Tom Decker, the state director of school finance and reorganization, argues that school districts should have high schools to provide what the state considers to be the minimum amount of education.
Rural teachers, parents and students say they are frustrated at city dwellers who don't understand why the one-room schools are important. Defenders say it keeps kids closer to home, keeps them in the countryside and offers one-on-one attention.
One-room schoolhouses invoke images of rundown wooden buildings that lack plumbing, heat or electricity.
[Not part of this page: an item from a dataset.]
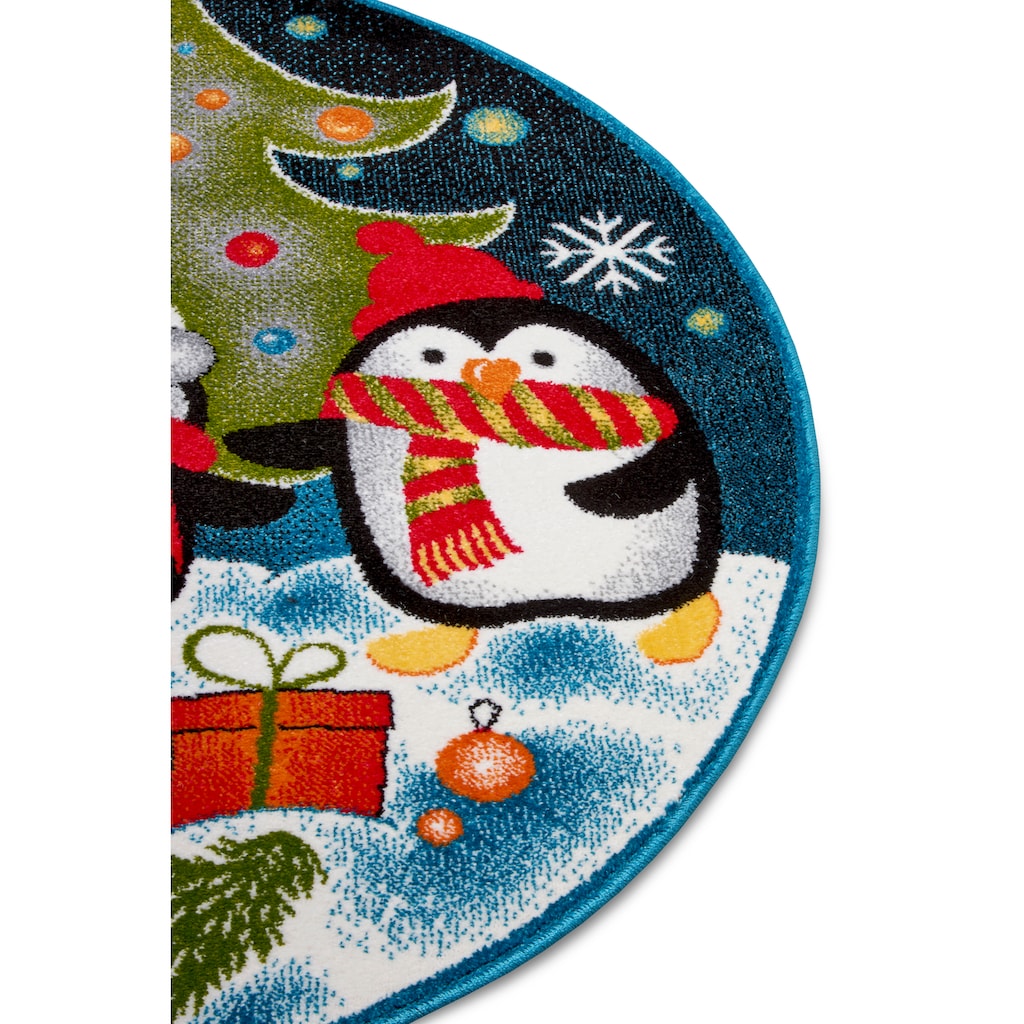 HANSE Home Teppich »Penguin Christmas«, rund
Mary Johnson remembers the days when the school had an outhouse for a restroom and a wood stove for heat.
But her two children have four computers, Internet access, a microwave, television and a VCR at the Stevenson School.
Teachers concede that one room schoolhouses have their drawbacks.
Fifth-grader Luscious Town-send said she misses having a gym, a stepping squad and a basketball team -- things she had in her old school in Milwaukee.
''There isn't much socialization,'' concedes Karen Goldsberry, her teacher at Squaw Gap.
The teachers in McKenzie County try to make up for that by taking the children ice skating or to student assemblies about 30 miles away in Sidney, Mont. The county's three schools even have joint holiday parties.
Stevenson School teacher Jan Bergstrom said students also may be at a disadvantage if their teacher is weak in a particular subject. But she said the small size can be an advantage because the one-on-one time is better.
At Squaw Gap, there are two adults -- a teacher and an aide -- for seven students.
Defenders of the school say the students are in a setting that forces them to work with children of different ages. The older children, they say, take it upon themselves to jump in to help them.
Keith Rockeman said he and other parents will not give up on their schools anytime soon.
''This is where I live,'' Rockeman said.